PROBLEM:
Answer these from the peanut allergy article:
1. How many households' complete information formed the final analysis?
2. What percentage of the infants had eczema?
3. What share of parents or caregivers introduced peanut to their infants by 11 months?

DOCUMENT EXCERPT:

Peanut allergy guideline adherence remains low in US
Despite guidelines advocating earlier introduction of peanut in infants to avoid peanut allergy, adherence to these guidelines among children’s primary care providers (PCPs) remains suboptimal, according to a study from the US presented at ACAAI 2021.
“Our survey showed that while PCPs are discussing the idea of early peanut introduction with parents of infants, they aren’t recommending that most parents begin peanut by 11 months of age,” said study primary author Dr Christopher Warren from the Center for Food Allergy & Asthma Research (CFAAR), Northwestern University Feinberg School of Medicine, Chicago, Illinois, US.
The results were based on a survey developed by a team of paediatricians, paediatric allergists, and survey methodologists. The survey was distributed between 21 January, 2021 and February 15, 2021 to parents or caregivers of children aged 7–42 months. Information on demographics and allergy history of the child, caregiver, and family was also obtained. The final analysis was based on complete information from 3,062 households.
Eleven percent of the infants had eczema, 26 percent of whom were considered to have more severe eczema, as demonstrated by the presence of cream or ointment prescriptions.
Fifty-eight percent of surveyed parents or caregivers noted that peanut introduction had been discussed by the child’s PCP, with 69 percent of parents or caregivers of children with eczema reporting having had this discussion. [ACAAI 2021, abstract P104]
However, among parents or caregivers who had this discussion with their child’s PCP, only 40 percent were given the recommendation to introduce peanut by age 11 months. Forty-six percent of parents or caregivers of children with eczema reported receiving this recommendation.
Only 44.7 percent of parents or caregivers introduced peanut to their infants by 11 months. In addition, knowledge of the guidelines among parents or caregivers was low at 13 percent, lower than that of parents or caregivers of children with eczema (18 percent).

DATA SUPPLIED:

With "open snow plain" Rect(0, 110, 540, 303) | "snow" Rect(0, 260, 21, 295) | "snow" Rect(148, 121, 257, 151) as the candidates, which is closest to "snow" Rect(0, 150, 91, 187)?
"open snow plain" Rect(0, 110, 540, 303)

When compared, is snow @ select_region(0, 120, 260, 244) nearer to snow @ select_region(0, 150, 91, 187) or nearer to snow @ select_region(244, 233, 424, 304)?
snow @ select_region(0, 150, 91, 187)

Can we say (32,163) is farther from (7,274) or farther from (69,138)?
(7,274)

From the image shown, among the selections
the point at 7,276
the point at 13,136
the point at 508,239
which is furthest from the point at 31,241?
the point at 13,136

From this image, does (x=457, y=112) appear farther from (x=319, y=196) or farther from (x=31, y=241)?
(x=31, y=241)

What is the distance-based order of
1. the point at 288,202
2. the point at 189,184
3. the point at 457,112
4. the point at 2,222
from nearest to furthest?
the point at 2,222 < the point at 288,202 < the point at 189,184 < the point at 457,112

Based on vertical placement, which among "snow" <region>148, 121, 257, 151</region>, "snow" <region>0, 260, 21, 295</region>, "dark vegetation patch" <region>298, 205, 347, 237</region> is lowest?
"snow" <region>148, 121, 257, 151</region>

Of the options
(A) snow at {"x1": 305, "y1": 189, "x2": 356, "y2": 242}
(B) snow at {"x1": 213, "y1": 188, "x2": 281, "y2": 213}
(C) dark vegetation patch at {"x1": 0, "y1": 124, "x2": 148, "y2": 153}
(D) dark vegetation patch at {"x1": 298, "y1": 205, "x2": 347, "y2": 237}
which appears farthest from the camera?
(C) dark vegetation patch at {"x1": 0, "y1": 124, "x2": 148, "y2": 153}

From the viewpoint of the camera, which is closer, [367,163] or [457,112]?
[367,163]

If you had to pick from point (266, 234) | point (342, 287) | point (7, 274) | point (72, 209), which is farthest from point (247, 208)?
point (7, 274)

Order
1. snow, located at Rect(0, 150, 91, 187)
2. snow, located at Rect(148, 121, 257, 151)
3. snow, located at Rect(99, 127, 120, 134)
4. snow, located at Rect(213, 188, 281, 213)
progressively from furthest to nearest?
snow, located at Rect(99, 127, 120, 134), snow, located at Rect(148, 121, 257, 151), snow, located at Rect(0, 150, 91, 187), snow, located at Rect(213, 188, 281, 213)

==

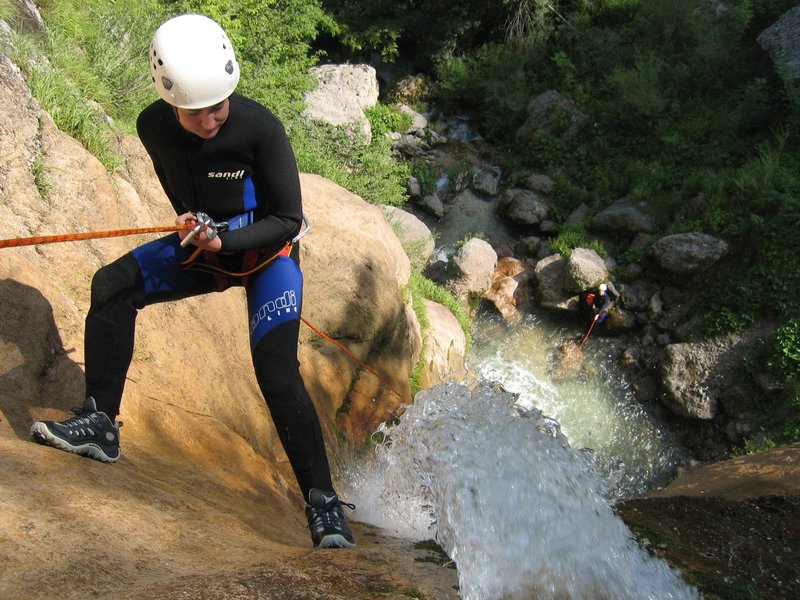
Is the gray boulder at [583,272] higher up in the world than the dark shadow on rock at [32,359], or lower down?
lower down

SOLUTION TO THE EXERCISE:
1. 3,062
2. Eleven percent
3. 44.7 percent